Stored items from a collection
************
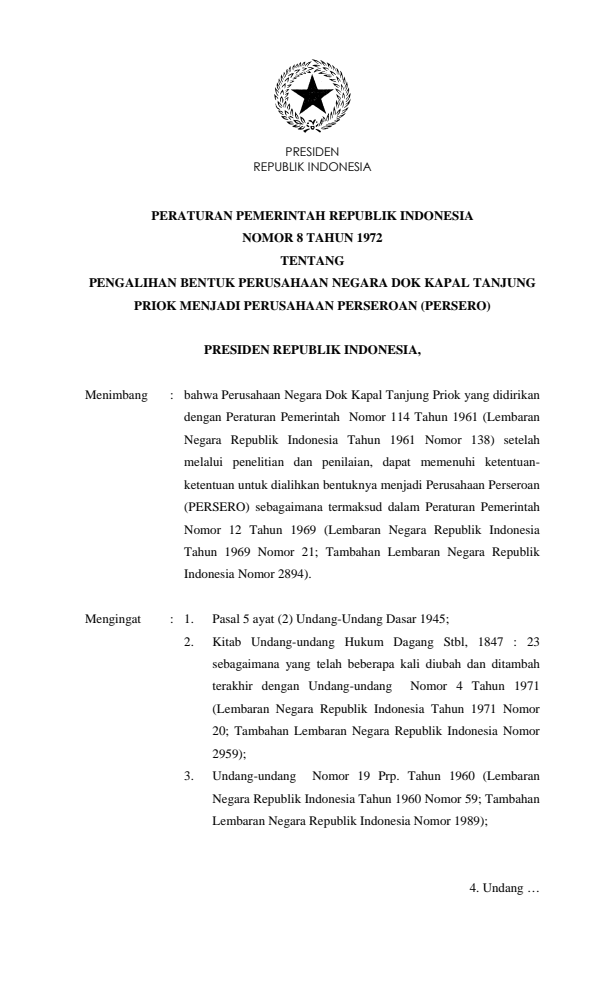 PRESIDEN
REPUBLIK INDONESIA

PERATURAN PEMERINTAH REPUBLIK INDONESIA
NOMOR 8 TAHUN 1972
TENTANG
PENGALIHAN BENTUK PERUSAHAAN NEGARA DOK KAPAL TANJUNG PRIOK MENJADI PERUSAHAAN PERSEROAN (PERSERO)

PRESIDEN REPUBLIK INDONESIA,

Menimbang : bahwa Perusahaan Negara Dok Kapal Tanjung Priok yang didirikan dengan Peraturan Pemerintah Nomor 114 Tahun 1961 (Lembaran Negara Republik Indonesia Tahun 1961 Nomor 138) setelah melalui penelitian dan penilaian, dapat memenuhi ketentuan-ketentuan untuk dialihkan bentuknya menjadi Perusahaan Perseroan (PERSERO) sebagaimana termaksud dalam Peraturan Pemerintah Nomor 12 Tahun 1969 (Lembaran Negara Republik Indonesia Tahun 1969 Nomor 21; Tambahan Lembaran Negara Republik Indonesia Nomor 2894).

Mengingat : 1. Pasal 5 ayat (2) Undang-Undang Dasar 1945;
2. Kitab Undang-undang Hukum Dagang Stbl, 1847 : 23 sebagaimana yang telah beberapa kali diubah dan ditambah terakhir dengan Undang-undang Nomor 4 Tahun 1971 (Lembaran Negara Republik Indonesia Tahun 1971 Nomor 20; Tambahan Lembaran Negara Republik Indonesia Nomor 2959);
3. Undang-undang Nomor 19 Prp. Tahun 1960 (Lembaran Negara Republik Indonesia Tahun 1960 Nomor 59; Tambahan Lembaran Negara Republik Indonesia Nomor 1989);

4. Undang …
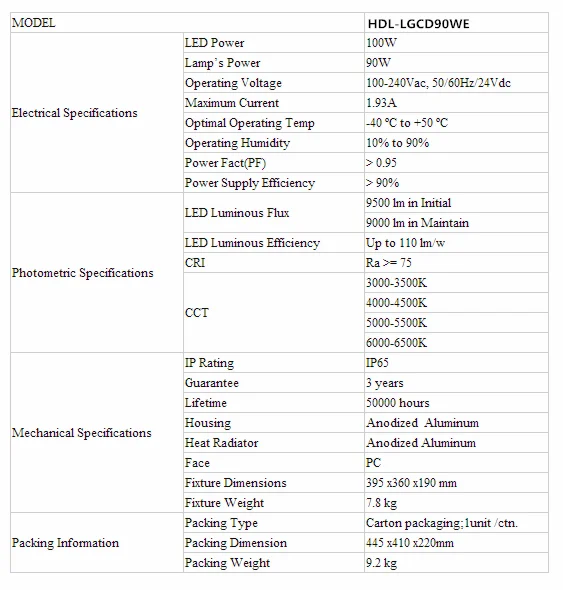 | MODEL | | HDL-LGCD90WE |
|---|---|---|
| Electrical Specifications | LED Power | 100W |
| | Lamp's Power | 90W |
| | Operating Voltage | 100-240Vac, 50/60Hz/24Vdc |
| | Maximum Current | 1.93A |
| | Optimal Operating Temp | -40 °C to +50 °C |
| | Operating Humidity | 10% to 90% |
| | Power Fact(PF) | > 0.95 |
| | Power Supply Efficiency | > 90% |
| Photometric Specifications | LED Luminous Flux | 9500 lm in Initial |
| | | 9000 lm in Maintain |
| | LED Luminous Efficiency | Up to 110 lm/w |
| | CRI | Ra >= 75 |
| | CCT | 3000-3500K |
| | | 4000-4500K |
| | | 5000-5500K |
| | | 6000-6500K |
| Mechanical Specifications | IP Rating | IP65 |
| | Guarantee | 3 years |
| | Lifetime | 50000 hours |
| | Housing | Anodized Aluminum |
| | Heat Radiator | Anodized Aluminum |
| | Face | PC |
| | Fixture Dimensions | 395 x360 x190 mm |
| | Fixture Weight | 7.8 kg |
| Packing Information | Packing Type | Carton packaging;1unit /ctn. |
| | Packing Dimension | 445 x410 x220mm |
| | Packing Weight | 9.2 kg |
************
◆ Directions
Show all lines in the entries above where the string "yang" appears.

◆ Solution
Menimbang : bahwa Perusahaan Negara Dok Kapal Tanjung Priok yang didirikan dengan Peraturan Pemerintah Nomor 114 Tahun 1961 (Lembaran Negara Republik Indonesia Tahun 1961 Nomor 138) setelah melalui penelitian dan penilaian, dapat memenuhi ketentuan-ketentuan untuk dialihkan bentuknya menjadi Perusahaan Perseroan (PERSERO) sebagaimana termaksud dalam Peraturan Pemerintah Nomor 12 Tahun 1969 (Lembaran Negara Republik Indonesia Tahun 1969 Nomor 21; Tambahan Lembaran Negara Republik Indonesia Nomor 2894).
2. Kitab Undang-undang Hukum Dagang Stbl, 1847 : 23 sebagaimana yang telah beberapa kali diubah dan ditambah terakhir dengan Undang-undang Nomor 4 Tahun 1971 (Lembaran Negara Republik Indonesia Tahun 1971 Nomor 20; Tambahan Lembaran Negara Republik Indonesia Nomor 2959);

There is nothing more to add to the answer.